Double sided fabric is really fun to work with, but requires a bit more head scratching than simply lining a garment to make it completely reversible.
Seams and Edges...
All the seams are french seams. This keeps one color on each side of the vest. I finished the edges with bias that was stitched and turned like a narrow facing. Again, keeping each side all the same color.
Pockets...
There are two pockets on the vest, one breast pocket and one just below the waist. On the dark side the pockets are cut on the bias and patched to the outside. On the lighter side the opening is a welt-type pocket and the top stitching from the patch pocket forms the pocket on the opposite side. Almost as difficult to describe as they were to engineer and put together!!!! The facing of the waist pocket on the dark side is the only place where I used the contrast. The light side is all the same side of the fabric.
I added a 'fake' pocket to the center back yoke for a bit of interest on the back of the vest.
Closings...
Earlier this year I had discover, purely by accident, that if you use snaps on a reversible garment, the closing ends up being right over left on both sides of the piece. (or left over right if you prefer!) For this garment, I used two different colors of caps. A tarnished silver for the dark side and a taupe/brown for the lighter side. The spacing is also unique. (no, I didn't mess up, I did it on purpose!)
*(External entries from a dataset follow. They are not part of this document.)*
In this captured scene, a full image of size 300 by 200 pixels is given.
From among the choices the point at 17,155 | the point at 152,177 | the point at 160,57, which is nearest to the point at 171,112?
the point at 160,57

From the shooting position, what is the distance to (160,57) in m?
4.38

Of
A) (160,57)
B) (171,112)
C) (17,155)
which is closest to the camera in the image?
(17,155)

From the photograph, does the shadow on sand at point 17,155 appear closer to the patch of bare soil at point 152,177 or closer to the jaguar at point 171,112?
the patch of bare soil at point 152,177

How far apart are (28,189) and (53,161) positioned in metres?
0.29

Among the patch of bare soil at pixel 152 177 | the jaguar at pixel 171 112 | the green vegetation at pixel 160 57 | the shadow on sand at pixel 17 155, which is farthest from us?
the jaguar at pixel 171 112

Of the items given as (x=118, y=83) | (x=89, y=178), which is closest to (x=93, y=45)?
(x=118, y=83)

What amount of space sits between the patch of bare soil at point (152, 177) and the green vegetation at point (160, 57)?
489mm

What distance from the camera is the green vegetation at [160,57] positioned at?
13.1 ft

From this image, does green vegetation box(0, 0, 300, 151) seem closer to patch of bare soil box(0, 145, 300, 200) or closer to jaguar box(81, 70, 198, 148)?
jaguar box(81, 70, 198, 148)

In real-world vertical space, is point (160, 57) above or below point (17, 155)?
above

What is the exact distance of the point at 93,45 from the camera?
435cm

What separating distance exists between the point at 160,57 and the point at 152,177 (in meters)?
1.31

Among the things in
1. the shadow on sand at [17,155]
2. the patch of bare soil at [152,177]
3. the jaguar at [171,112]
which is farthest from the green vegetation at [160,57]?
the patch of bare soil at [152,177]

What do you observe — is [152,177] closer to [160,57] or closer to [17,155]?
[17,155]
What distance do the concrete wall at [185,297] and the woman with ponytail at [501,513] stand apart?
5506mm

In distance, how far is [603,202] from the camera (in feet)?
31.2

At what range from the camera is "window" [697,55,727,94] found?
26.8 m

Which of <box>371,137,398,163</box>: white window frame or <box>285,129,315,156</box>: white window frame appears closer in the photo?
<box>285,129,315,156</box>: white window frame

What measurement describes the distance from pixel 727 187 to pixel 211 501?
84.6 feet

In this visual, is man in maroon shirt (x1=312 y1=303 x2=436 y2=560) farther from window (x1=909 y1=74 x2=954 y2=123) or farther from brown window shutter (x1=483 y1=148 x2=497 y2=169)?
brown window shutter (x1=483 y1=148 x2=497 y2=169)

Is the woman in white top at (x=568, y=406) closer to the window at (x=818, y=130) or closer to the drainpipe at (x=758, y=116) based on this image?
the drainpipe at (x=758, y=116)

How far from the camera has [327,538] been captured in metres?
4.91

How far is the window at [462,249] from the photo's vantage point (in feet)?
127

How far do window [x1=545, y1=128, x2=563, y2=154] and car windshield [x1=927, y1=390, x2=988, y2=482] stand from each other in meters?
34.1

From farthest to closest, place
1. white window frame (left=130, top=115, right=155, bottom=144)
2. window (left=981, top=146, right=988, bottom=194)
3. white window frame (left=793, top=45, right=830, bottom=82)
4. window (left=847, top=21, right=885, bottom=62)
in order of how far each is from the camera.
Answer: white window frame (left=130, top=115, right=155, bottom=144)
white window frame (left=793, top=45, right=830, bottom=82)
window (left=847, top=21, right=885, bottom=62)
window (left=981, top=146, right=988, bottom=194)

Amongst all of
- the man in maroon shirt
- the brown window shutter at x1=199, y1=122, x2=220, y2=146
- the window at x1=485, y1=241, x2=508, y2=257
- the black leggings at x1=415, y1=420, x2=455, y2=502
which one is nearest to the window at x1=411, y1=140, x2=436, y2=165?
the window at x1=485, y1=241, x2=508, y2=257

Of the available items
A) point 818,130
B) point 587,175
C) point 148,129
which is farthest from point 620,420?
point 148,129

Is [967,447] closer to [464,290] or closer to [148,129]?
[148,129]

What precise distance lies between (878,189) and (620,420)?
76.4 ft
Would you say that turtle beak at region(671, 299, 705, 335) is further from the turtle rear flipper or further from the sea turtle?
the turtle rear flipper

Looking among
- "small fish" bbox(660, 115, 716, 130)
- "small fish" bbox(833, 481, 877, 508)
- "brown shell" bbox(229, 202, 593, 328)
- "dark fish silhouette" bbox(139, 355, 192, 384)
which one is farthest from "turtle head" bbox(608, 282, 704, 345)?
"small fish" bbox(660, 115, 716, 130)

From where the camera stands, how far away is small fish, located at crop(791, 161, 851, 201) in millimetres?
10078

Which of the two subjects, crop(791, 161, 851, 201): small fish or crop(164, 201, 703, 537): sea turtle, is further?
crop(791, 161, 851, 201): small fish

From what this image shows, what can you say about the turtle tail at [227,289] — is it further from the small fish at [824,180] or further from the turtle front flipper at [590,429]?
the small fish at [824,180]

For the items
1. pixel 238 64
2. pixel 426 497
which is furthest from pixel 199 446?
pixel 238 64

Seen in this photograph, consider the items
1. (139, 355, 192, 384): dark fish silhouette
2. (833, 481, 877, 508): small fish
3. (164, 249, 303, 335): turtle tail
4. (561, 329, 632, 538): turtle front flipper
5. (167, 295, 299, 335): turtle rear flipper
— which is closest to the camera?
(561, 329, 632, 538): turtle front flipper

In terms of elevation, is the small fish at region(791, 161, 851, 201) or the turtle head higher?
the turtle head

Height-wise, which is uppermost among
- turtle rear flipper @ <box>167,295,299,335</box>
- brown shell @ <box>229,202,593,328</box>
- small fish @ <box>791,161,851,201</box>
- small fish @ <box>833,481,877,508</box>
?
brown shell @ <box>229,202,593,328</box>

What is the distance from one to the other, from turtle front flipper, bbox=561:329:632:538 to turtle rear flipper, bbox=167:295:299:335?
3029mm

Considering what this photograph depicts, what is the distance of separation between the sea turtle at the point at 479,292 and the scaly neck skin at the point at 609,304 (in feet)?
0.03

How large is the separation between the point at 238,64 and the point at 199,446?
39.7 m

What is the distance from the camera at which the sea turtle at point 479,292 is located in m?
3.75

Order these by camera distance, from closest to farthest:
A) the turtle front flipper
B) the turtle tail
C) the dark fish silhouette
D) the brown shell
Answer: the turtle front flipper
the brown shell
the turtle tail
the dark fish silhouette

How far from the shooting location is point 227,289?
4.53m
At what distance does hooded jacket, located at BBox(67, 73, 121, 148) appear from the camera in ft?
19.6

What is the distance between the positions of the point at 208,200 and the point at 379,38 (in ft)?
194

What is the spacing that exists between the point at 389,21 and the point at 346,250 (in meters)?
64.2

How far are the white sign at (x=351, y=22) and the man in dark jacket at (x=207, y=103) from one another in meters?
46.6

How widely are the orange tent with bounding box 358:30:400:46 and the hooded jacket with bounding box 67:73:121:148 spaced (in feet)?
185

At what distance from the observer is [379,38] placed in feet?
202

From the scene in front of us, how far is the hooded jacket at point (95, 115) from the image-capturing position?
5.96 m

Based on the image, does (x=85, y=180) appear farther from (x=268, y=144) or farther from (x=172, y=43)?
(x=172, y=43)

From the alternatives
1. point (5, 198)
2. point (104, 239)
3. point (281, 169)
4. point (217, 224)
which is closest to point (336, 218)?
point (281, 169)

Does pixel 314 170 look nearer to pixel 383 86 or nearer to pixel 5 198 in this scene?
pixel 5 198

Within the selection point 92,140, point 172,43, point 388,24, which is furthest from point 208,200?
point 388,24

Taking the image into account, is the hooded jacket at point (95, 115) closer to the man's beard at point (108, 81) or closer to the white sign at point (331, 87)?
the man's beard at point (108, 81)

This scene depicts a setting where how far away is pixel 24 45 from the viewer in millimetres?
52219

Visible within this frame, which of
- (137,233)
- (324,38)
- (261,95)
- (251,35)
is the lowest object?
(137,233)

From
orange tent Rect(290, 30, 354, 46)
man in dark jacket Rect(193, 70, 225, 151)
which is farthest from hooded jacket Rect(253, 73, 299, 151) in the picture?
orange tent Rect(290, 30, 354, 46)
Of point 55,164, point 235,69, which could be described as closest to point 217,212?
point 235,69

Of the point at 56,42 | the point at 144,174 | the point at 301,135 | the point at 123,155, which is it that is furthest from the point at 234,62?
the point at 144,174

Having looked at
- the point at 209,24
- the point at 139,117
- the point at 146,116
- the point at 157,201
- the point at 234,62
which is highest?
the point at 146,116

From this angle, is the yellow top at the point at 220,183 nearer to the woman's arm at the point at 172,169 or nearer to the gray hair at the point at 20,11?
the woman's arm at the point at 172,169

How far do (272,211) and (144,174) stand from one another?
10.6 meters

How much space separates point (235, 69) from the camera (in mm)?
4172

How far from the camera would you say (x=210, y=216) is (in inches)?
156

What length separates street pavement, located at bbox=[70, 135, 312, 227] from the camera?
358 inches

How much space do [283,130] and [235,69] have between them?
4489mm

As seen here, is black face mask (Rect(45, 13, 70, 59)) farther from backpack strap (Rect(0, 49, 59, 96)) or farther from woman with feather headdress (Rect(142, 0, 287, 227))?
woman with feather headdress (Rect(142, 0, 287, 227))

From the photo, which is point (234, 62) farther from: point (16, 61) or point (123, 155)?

You can see that the dying process makes the colors of the silk very muted and so a solid color tends to look too intense with the vest. I really have not found anything that I am totally happy with, BUT I want to wear the vest! I found a dark brown, almost black t-shirt weight knit in my stash(I think it is a cotton poly blend) that looked OK with both sides. I didn't want to make a plain brown shirt. It needed some other interest.
I ended up adding a couple of pieced stripes to the front of the shirt, using a small amount of the orange that I had used in the first shirt, a goldish color and a tiny black and white stripe. Kind of an odd mixture, but I really like the way they work together and give a nod to the colors in the vest.
So, here's the second version of my reversible vest and shirt....
I am very happy with the way the stripe of the shirt peeks out at the neck of the vest. And, yes, it was intentional! When the vest is closed, it is the only bit of the other colors that shows.
I'll give this new shirt a test drive and see if I like it any better...and I will keep a look out for the 'perfect' fabric just in case there is a round 3.
Great job on the vests, very handsome. The piecing on the tee is intriguing. The vertical line of piecing should work fine but I'm curious of the band across the chest area keeps the tee fabric from stretching. How do you handle that?
ReplyDeleteGreat observation! All three of the fabrics in the inset stripes are knits, so they do have some stretch. I used a serger to seam them together as well as putting them into the front pieces. The based knit is also quite stable, so I wasn't depending on too much stretch anyway.
ReplyDeleteThe t-shirt insets look fantastic!
ReplyDeleteThanks! I think it's way more fun than a plain brown T-shirt!
DeleteGreat job. Love the pockets. Did you draft your own vest pattern?
ReplyDeleteKind of! I have a few basic shapes that most of my garments start from. A basic blouse, a t-shirt, skirt...It's usually a combination of a basic shape and some draping on my dress form. Starting with something that I know fits and adding the design features I want takes away the 'will it fit?' element.
DeleteThe pockets were designed along the way. I knew I wanted to use the checks on the bias somewhere, that was the starting point.